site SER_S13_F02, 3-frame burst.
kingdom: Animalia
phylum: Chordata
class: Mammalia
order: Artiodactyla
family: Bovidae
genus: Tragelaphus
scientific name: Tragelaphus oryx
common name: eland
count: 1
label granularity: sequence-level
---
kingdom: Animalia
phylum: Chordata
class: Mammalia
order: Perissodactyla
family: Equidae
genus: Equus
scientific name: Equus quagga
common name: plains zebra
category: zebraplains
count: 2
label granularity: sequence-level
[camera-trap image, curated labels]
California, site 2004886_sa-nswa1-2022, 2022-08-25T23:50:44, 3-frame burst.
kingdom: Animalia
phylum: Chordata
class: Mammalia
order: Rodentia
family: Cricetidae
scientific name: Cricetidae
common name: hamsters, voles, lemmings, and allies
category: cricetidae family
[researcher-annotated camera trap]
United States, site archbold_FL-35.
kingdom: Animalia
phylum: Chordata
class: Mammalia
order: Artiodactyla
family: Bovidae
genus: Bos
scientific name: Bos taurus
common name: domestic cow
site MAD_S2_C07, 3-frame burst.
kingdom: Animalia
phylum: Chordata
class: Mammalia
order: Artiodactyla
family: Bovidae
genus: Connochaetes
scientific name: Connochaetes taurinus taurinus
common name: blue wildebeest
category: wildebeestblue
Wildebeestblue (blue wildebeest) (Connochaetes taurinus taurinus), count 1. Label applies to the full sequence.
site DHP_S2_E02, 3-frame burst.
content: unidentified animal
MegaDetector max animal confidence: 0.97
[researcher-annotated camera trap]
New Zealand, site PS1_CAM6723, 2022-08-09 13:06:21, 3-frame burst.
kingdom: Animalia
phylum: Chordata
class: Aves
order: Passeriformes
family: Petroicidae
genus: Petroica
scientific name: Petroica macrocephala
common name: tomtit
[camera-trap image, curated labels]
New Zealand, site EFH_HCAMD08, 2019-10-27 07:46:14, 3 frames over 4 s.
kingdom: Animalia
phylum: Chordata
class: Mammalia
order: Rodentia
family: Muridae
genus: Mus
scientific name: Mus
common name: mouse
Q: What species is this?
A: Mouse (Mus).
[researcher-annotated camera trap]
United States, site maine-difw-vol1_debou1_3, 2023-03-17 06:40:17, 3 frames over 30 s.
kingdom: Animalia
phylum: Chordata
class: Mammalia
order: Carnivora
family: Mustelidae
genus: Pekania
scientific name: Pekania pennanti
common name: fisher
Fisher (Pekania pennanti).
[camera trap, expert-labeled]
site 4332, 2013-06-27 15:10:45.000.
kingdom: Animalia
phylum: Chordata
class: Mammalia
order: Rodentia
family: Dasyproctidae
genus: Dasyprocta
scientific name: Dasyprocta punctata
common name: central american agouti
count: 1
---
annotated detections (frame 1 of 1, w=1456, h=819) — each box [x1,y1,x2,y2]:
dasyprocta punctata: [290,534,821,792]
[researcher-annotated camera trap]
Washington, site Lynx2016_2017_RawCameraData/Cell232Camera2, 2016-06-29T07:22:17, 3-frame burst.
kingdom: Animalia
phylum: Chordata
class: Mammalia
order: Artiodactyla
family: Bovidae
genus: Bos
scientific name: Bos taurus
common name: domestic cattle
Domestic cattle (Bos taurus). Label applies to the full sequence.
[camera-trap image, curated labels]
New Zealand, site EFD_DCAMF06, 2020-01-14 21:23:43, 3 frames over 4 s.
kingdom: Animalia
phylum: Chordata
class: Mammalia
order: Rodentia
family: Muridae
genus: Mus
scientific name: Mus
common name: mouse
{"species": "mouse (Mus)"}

■ ■ ■ ■ ■ ■ ■

Quote all the records exactly, please, leaving none out.

◆ **PROBLEM SOLUTION**:
site SER_S13_F02, 3-frame burst.
kingdom: Animalia
phylum: Chordata
class: Mammalia
order: Artiodactyla
family: Bovidae
genus: Tragelaphus
scientific name: Tragelaphus oryx
common name: eland
count: 1
label granularity: sequence-level
---
kingdom: Animalia
phylum: Chordata
class: Mammalia
order: Perissodactyla
family: Equidae
genus: Equus
scientific name: Equus quagga
common name: plains zebra
category: zebraplains
count: 2
label granularity: sequence-level
[camera-trap image, curated labels]
California, site 2004886_sa-nswa1-2022, 2022-08-25T23:50:44, 3-frame burst.
kingdom: Animalia
phylum: Chordata
class: Mammalia
order: Rodentia
family: Cricetidae
scientific name: Cricetidae
common name: hamsters, voles, lemmings, and allies
category: cricetidae family
[researcher-annotated camera trap]
United States, site archbold_FL-35.
kingdom: Animalia
phylum: Chordata
class: Mammalia
order: Artiodactyla
family: Bovidae
genus: Bos
scientific name: Bos taurus
common name: domestic cow
site MAD_S2_C07, 3-frame burst.
kingdom: Animalia
phylum: Chordata
class: Mammalia
order: Artiodactyla
family: Bovidae
genus: Connochaetes
scientific name: Connochaetes taurinus taurinus
common name: blue wildebeest
category: wildebeestblue
Wildebeestblue (blue wildebeest) (Connochaetes taurinus taurinus), count 1. Label applies to the full sequence.
site DHP_S2_E02, 3-frame burst.
content: unidentified animal
MegaDetector max animal confidence: 0.97
[researcher-annotated camera trap]
New Zealand, site PS1_CAM6723, 2022-08-09 13:06:21, 3-frame burst.
kingdom: Animalia
phylum: Chordata
class: Aves
order: Passeriformes
family: Petroicidae
genus: Petroica
scientific name: Petroica macrocephala
common name: tomtit
[camera-trap image, curated labels]
New Zealand, site EFH_HCAMD08, 2019-10-27 07:46:14, 3 frames over 4 s.
kingdom: Animalia
phylum: Chordata
class: Mammalia
order: Rodentia
family: Muridae
genus: Mus
scientific name: Mus
common name: mouse
Q: What species is this?
A: Mouse (Mus).
[researcher-annotated camera trap]
United States, site maine-difw-vol1_debou1_3, 2023-03-17 06:40:17, 3 frames over 30 s.
kingdom: Animalia
phylum: Chordata
class: Mammalia
order: Carnivora
family: Mustelidae
genus: Pekania
scientific name: Pekania pennanti
common name: fisher
Fisher (Pekania pennanti).
[camera trap, expert-labeled]
site 4332, 2013-06-27 15:10:45.000.
kingdom: Animalia
phylum: Chordata
class: Mammalia
order: Rodentia
family: Dasyproctidae
genus: Dasyprocta
scientific name: Dasyprocta punctata
common name: central american agouti
count: 1
---
annotated detections (frame 1 of 1, w=1456, h=819) — each box [x1,y1,x2,y2]:
dasyprocta punctata: [290,534,821,792]
[researcher-annotated camera trap]
Washington, site Lynx2016_2017_RawCameraData/Cell232Camera2, 2016-06-29T07:22:17, 3-frame burst.
kingdom: Animalia
phylum: Chordata
class: Mammalia
order: Artiodactyla
family: Bovidae
genus: Bos
scientific name: Bos taurus
common name: domestic cattle
Domestic cattle (Bos taurus). Label applies to the full sequence.
[camera-trap image, curated labels]
New Zealand, site EFD_DCAMF06, 2020-01-14 21:23:43, 3 frames over 4 s.
kingdom: Animalia
phylum: Chordata
class: Mammalia
order: Rodentia
family: Muridae
genus: Mus
scientific name: Mus
common name: mouse
{"species": "mouse (Mus)"}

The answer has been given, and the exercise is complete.